[AIM OF THE EXERCISE] Gather every line of the data below that contains the string "rock". Case counts.

[GIVEN DATA]
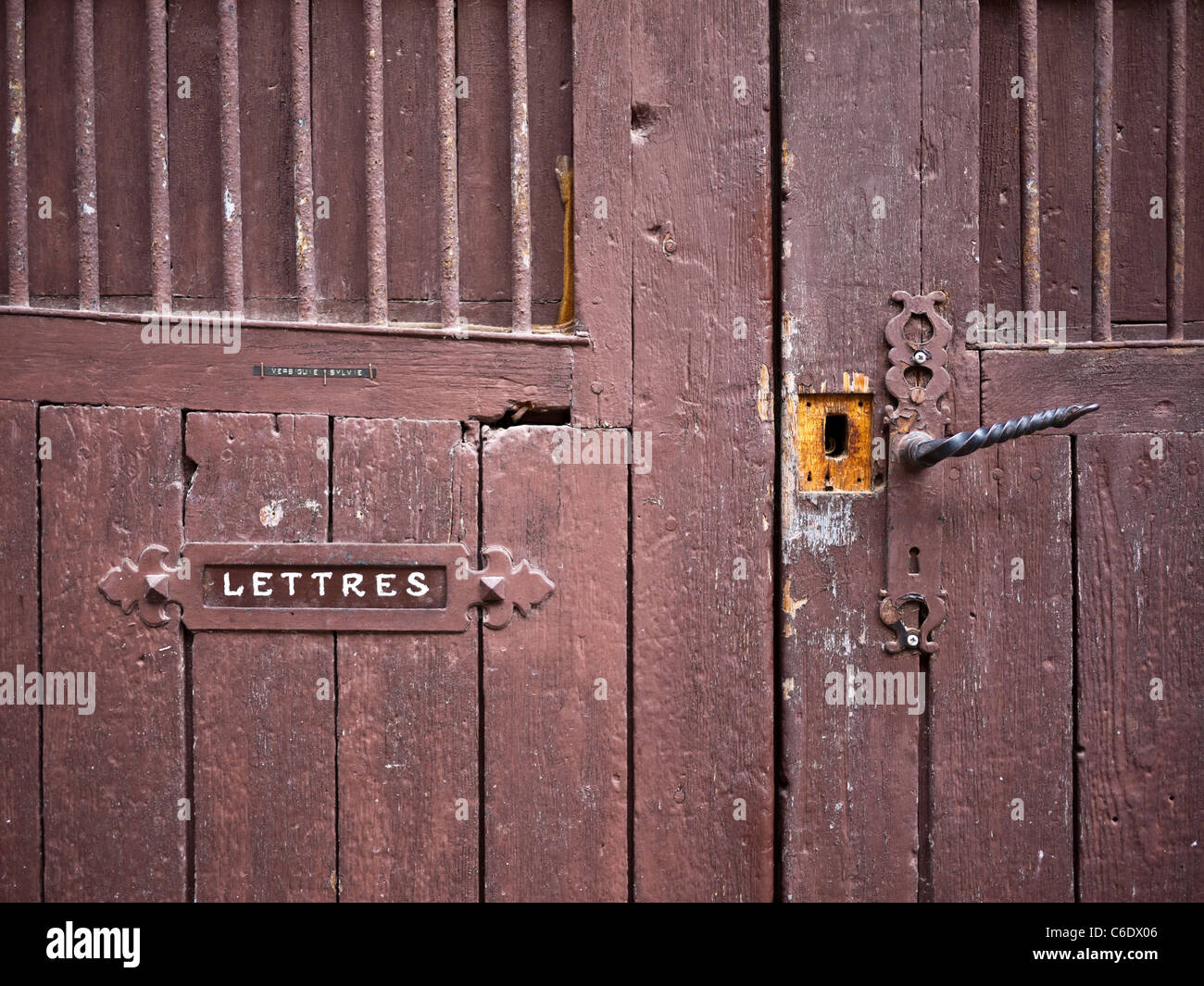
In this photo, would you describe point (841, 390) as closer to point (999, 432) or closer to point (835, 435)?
point (835, 435)

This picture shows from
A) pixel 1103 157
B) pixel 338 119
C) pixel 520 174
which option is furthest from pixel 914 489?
pixel 338 119

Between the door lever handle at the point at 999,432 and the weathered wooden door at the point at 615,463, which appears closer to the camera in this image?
the door lever handle at the point at 999,432

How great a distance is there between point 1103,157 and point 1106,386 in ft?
1.01

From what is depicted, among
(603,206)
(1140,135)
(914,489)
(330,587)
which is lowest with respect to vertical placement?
(330,587)

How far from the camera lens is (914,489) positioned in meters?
1.08

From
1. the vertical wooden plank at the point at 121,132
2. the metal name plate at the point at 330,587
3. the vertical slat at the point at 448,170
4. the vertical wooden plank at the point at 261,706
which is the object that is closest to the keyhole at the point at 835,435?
the metal name plate at the point at 330,587

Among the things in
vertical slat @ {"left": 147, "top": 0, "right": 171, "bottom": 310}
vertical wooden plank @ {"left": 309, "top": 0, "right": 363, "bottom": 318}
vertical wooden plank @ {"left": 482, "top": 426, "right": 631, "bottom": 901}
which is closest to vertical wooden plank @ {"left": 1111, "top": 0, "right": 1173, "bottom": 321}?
A: vertical wooden plank @ {"left": 482, "top": 426, "right": 631, "bottom": 901}

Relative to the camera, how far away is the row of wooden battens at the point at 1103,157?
106cm

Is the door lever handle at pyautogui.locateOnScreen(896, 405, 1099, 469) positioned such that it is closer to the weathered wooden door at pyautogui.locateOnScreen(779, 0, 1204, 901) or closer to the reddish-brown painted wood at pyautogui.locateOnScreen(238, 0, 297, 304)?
the weathered wooden door at pyautogui.locateOnScreen(779, 0, 1204, 901)

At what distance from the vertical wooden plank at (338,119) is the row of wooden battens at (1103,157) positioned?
90 cm

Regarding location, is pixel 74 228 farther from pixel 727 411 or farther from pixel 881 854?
pixel 881 854

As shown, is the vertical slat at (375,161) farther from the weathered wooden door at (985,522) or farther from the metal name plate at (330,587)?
the weathered wooden door at (985,522)

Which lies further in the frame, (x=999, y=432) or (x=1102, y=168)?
(x=1102, y=168)

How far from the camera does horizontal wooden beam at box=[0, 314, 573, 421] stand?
3.46 ft
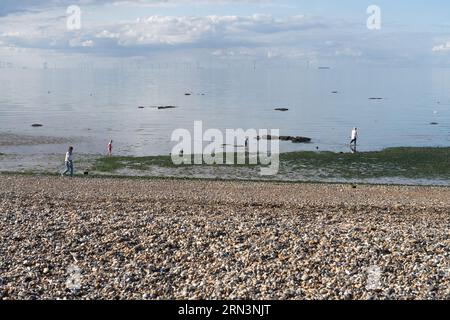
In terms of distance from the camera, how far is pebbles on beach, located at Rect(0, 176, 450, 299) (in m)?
12.9

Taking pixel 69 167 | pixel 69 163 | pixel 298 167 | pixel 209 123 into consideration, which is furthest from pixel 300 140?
pixel 69 163

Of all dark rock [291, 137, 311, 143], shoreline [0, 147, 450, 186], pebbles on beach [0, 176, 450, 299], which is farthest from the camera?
dark rock [291, 137, 311, 143]

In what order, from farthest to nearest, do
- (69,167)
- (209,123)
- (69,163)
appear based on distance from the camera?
(209,123)
(69,167)
(69,163)

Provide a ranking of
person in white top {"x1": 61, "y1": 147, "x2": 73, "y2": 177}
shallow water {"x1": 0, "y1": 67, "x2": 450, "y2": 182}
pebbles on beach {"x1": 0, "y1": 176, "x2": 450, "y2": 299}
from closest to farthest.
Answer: pebbles on beach {"x1": 0, "y1": 176, "x2": 450, "y2": 299} < person in white top {"x1": 61, "y1": 147, "x2": 73, "y2": 177} < shallow water {"x1": 0, "y1": 67, "x2": 450, "y2": 182}

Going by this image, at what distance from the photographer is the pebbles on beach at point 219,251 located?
12.9 metres

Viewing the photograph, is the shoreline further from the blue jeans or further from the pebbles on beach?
the pebbles on beach

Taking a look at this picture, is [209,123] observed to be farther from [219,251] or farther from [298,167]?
[219,251]

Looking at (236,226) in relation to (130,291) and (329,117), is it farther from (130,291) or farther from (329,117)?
(329,117)

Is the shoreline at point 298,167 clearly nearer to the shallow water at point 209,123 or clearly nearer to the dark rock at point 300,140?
the shallow water at point 209,123

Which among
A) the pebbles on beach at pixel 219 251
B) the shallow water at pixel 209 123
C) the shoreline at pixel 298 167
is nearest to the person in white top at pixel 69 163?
the shoreline at pixel 298 167

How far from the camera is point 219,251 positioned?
1544cm

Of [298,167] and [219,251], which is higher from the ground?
[219,251]

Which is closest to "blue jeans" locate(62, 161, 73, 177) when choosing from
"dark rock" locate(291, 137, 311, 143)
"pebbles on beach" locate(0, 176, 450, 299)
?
"pebbles on beach" locate(0, 176, 450, 299)

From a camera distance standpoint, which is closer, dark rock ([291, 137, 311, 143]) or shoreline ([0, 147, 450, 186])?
shoreline ([0, 147, 450, 186])
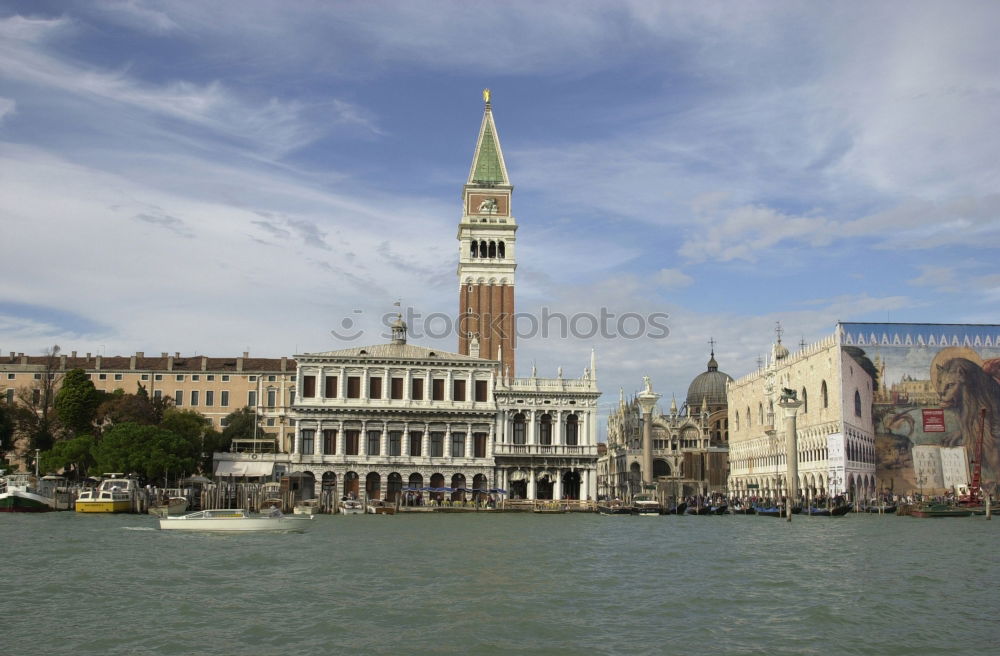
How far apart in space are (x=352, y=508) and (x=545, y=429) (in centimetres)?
1376

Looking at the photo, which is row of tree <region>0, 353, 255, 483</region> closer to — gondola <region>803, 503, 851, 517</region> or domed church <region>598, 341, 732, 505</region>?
gondola <region>803, 503, 851, 517</region>

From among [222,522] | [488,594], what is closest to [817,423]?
[222,522]

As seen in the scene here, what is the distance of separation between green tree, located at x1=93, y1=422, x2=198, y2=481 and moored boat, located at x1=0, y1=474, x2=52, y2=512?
4522 mm

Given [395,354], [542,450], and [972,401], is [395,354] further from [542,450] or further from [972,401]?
[972,401]

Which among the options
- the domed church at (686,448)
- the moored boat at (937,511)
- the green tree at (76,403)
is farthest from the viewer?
the domed church at (686,448)

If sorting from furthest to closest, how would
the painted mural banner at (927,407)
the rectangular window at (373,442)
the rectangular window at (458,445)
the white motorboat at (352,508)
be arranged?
the painted mural banner at (927,407) < the rectangular window at (458,445) < the rectangular window at (373,442) < the white motorboat at (352,508)

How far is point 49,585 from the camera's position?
21.8 metres

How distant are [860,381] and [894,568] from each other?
45069 millimetres

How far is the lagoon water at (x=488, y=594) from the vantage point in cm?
1645

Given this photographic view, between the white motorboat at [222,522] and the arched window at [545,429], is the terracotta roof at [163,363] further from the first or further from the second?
the white motorboat at [222,522]

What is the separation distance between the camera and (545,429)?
6225 cm

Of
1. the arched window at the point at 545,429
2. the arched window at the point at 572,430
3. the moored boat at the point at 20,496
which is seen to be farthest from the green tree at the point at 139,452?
the arched window at the point at 572,430

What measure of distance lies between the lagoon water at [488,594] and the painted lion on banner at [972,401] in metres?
36.9

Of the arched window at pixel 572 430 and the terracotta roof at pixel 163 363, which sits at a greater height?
the terracotta roof at pixel 163 363
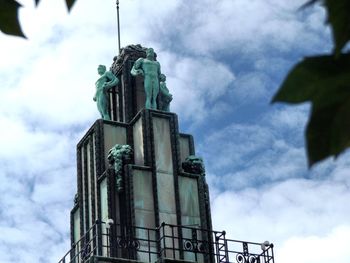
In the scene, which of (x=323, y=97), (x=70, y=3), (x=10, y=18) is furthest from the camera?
(x=10, y=18)

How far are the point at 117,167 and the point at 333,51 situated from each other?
29.2 metres

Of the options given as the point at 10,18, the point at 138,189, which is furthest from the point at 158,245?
the point at 10,18

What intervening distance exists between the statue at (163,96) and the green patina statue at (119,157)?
2.12m

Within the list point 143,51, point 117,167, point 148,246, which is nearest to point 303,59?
point 148,246

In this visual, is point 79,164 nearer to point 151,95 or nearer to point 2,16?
point 151,95

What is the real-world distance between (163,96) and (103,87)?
6.41ft

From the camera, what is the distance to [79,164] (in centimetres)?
3338

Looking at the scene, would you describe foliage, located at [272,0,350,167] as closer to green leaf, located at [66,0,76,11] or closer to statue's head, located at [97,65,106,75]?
green leaf, located at [66,0,76,11]

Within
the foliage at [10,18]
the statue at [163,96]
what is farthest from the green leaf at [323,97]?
the statue at [163,96]

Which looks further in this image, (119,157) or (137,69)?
(137,69)

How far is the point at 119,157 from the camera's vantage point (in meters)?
30.8

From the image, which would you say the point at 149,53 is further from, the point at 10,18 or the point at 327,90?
the point at 327,90

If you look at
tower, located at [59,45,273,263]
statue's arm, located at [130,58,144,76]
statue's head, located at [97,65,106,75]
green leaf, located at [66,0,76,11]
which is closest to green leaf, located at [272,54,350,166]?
green leaf, located at [66,0,76,11]

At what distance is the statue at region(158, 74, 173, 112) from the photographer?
3247cm
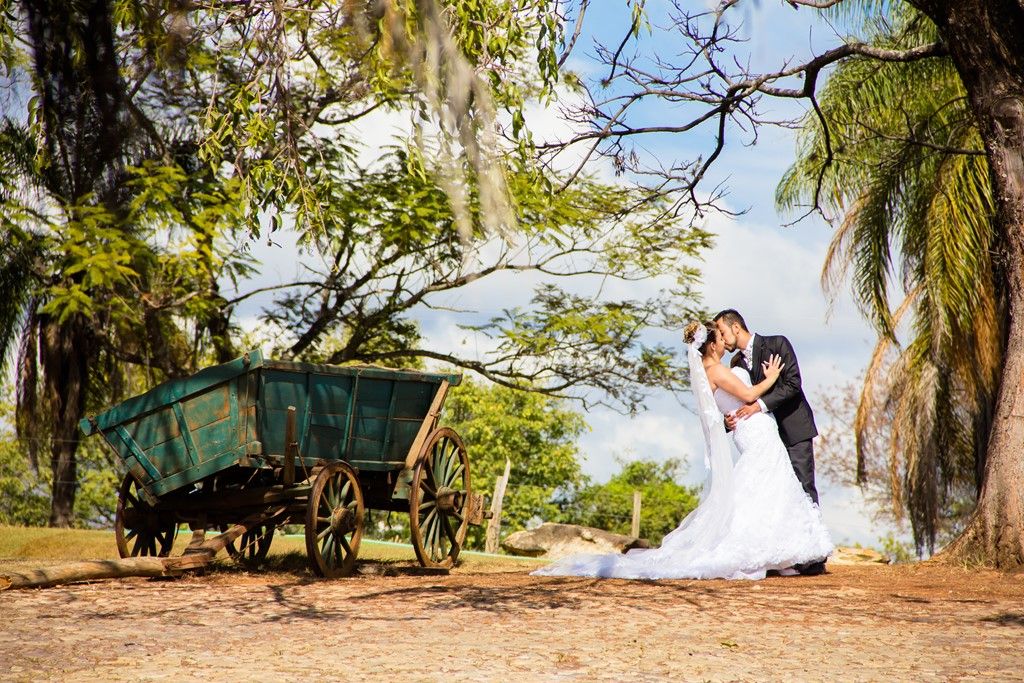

[WRITTEN ANSWER]
Of all dark rock [291, 137, 311, 143], shoreline [0, 147, 450, 186], pebbles on beach [0, 176, 450, 299], which is farthest from the camera?
dark rock [291, 137, 311, 143]
Is the shoreline at point 298,167 clearly nearer to the shallow water at point 209,123 or clearly nearer to the dark rock at point 300,140?
"dark rock" locate(291, 137, 311, 143)
From a camera distance standpoint, which is closer, dark rock ([291, 137, 311, 143]) or shoreline ([0, 147, 450, 186])?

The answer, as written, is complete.